**Exercise:** Write out exactly, with no other output, the lines below from the one that contains "From the provided" through the end.

══ Information supplied

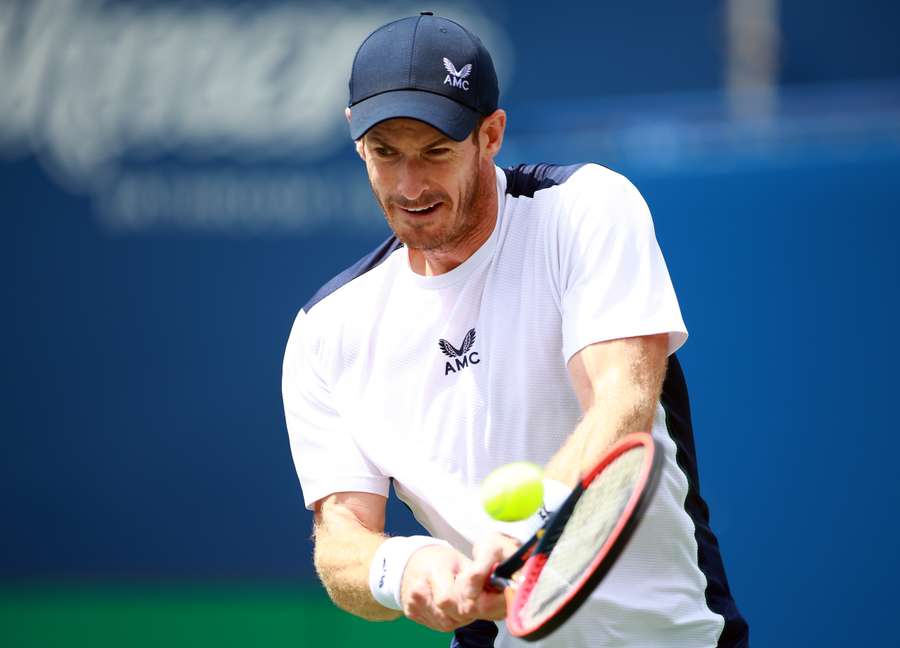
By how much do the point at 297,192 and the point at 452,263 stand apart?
3.68 metres

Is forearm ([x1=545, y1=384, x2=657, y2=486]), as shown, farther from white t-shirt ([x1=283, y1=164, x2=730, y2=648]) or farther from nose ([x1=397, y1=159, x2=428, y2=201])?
nose ([x1=397, y1=159, x2=428, y2=201])

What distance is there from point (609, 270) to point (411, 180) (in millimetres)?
429

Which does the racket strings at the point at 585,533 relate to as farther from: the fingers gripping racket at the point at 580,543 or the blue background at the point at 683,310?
the blue background at the point at 683,310

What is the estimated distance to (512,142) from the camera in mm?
5188

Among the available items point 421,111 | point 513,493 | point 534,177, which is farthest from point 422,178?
point 513,493

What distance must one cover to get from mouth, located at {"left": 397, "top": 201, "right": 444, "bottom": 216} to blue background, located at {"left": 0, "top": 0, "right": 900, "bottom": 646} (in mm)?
1966

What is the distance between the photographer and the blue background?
14.0ft

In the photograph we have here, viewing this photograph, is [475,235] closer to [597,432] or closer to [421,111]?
[421,111]

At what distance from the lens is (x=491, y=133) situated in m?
2.75

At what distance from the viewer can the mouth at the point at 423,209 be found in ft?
8.63

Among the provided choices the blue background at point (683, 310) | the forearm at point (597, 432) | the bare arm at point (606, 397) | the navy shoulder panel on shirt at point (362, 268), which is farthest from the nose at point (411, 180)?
the blue background at point (683, 310)

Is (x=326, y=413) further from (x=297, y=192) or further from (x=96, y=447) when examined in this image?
(x=96, y=447)

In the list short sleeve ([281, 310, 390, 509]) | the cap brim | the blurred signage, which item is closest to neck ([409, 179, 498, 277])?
the cap brim

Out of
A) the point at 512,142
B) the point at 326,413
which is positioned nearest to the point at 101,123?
the point at 512,142
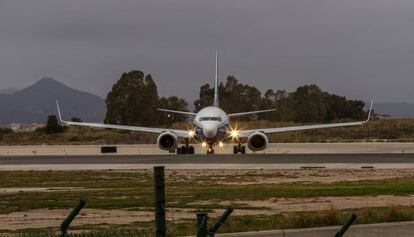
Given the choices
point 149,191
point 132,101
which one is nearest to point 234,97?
point 132,101

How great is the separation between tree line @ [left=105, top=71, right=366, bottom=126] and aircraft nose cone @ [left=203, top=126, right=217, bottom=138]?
309ft

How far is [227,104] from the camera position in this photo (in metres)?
177

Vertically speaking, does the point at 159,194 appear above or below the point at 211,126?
below

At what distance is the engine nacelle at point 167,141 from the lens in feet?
189

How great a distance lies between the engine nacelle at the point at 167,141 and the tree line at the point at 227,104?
92.1 meters

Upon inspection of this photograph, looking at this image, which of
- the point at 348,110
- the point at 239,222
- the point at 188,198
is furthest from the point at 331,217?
the point at 348,110

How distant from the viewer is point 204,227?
1001 cm

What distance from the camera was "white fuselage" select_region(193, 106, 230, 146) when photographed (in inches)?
2202

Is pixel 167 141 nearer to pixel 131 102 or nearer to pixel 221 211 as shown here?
pixel 221 211

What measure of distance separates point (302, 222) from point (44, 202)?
10.5m

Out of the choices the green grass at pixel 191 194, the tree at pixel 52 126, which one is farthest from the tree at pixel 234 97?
the green grass at pixel 191 194

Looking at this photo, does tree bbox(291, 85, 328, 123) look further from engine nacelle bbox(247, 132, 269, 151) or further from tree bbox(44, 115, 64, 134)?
engine nacelle bbox(247, 132, 269, 151)

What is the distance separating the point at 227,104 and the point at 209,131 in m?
122

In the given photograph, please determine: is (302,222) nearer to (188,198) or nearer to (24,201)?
(188,198)
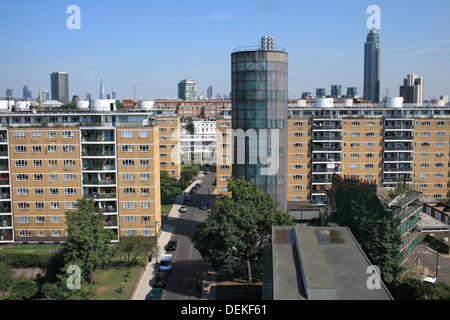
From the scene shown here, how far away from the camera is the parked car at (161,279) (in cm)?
4281

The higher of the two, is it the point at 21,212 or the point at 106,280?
the point at 21,212

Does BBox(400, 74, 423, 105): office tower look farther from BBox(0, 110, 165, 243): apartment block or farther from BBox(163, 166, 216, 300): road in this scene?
BBox(0, 110, 165, 243): apartment block

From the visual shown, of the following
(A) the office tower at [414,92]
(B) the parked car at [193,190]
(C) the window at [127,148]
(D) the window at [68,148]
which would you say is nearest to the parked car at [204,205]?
(B) the parked car at [193,190]

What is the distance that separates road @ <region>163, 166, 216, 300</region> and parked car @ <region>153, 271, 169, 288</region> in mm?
504

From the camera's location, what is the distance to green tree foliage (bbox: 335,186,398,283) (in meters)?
39.2

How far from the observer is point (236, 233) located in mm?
41281

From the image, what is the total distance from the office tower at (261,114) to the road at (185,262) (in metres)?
12.4

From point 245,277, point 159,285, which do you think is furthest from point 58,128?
point 245,277

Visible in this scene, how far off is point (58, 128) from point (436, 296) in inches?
1800

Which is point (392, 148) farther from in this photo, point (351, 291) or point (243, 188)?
point (351, 291)

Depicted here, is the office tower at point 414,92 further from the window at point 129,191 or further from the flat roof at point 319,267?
the flat roof at point 319,267

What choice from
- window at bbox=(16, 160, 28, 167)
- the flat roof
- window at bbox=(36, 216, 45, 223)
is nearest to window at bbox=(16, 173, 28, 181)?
window at bbox=(16, 160, 28, 167)
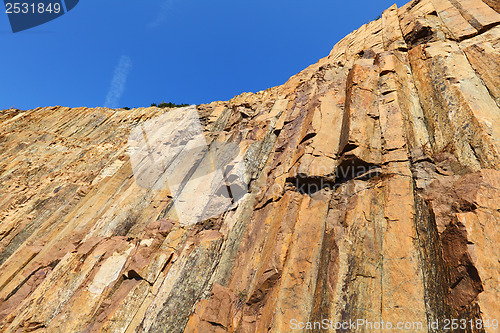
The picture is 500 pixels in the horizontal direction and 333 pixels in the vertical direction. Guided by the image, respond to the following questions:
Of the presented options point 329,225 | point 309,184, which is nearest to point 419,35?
point 309,184

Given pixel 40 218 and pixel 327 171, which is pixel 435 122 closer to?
pixel 327 171

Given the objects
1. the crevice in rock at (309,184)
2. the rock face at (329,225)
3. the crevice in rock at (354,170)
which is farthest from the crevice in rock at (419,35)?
the crevice in rock at (309,184)

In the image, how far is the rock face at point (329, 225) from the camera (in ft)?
25.9

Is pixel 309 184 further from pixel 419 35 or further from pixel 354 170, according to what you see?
pixel 419 35

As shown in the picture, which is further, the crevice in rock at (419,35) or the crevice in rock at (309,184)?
the crevice in rock at (419,35)

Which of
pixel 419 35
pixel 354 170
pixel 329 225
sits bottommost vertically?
pixel 329 225

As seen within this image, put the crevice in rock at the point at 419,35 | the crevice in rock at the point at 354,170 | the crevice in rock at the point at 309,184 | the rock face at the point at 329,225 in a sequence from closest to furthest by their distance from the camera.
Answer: the rock face at the point at 329,225
the crevice in rock at the point at 354,170
the crevice in rock at the point at 309,184
the crevice in rock at the point at 419,35

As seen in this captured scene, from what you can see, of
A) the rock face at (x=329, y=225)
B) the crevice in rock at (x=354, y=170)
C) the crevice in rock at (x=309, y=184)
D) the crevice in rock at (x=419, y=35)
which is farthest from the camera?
the crevice in rock at (x=419, y=35)

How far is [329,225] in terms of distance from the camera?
33.4 feet

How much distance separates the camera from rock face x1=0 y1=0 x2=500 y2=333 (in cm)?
789

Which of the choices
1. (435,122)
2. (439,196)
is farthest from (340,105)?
(439,196)

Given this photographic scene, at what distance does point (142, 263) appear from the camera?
13.0 metres

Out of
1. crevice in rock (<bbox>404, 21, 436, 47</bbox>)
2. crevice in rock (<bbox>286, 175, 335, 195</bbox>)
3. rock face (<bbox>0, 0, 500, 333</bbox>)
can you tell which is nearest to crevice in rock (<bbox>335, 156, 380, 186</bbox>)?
rock face (<bbox>0, 0, 500, 333</bbox>)

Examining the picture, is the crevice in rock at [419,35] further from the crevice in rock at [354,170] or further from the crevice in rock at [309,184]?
the crevice in rock at [309,184]
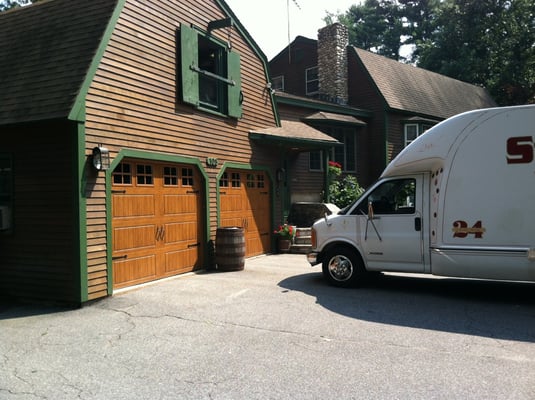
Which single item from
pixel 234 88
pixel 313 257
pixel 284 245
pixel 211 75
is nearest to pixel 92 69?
pixel 211 75

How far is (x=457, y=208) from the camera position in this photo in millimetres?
7227

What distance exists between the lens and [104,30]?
761cm

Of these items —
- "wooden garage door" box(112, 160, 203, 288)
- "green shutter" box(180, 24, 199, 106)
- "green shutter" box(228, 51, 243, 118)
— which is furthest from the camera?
"green shutter" box(228, 51, 243, 118)

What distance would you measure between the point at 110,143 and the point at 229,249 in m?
3.59

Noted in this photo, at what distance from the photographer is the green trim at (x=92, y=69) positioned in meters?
6.95

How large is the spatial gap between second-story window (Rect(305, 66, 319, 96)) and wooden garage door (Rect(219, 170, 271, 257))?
37.6 feet

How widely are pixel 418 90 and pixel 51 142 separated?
65.5 ft

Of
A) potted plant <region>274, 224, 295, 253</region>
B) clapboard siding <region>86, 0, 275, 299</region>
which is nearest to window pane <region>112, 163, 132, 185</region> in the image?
clapboard siding <region>86, 0, 275, 299</region>

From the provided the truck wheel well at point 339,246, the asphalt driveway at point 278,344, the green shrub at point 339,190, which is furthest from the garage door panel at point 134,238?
the green shrub at point 339,190

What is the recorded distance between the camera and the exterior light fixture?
24.0ft

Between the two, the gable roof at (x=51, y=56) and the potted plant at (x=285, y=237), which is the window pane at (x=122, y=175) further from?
the potted plant at (x=285, y=237)

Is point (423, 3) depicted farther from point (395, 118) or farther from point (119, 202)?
point (119, 202)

════

**Complete answer:**
From the provided the truck wheel well at point 339,246, the asphalt driveway at point 278,344, the green shrub at point 339,190, which is furthest from the garage door panel at point 134,238?
the green shrub at point 339,190

What is the recorded distance between the camera and the exterior light fixture?
24.0ft

Between the two, the gable roof at (x=51, y=56) and the potted plant at (x=285, y=237), which is the window pane at (x=122, y=175) further from?
the potted plant at (x=285, y=237)

Is point (423, 3) depicted farther from point (395, 118) or farther from point (119, 202)?
point (119, 202)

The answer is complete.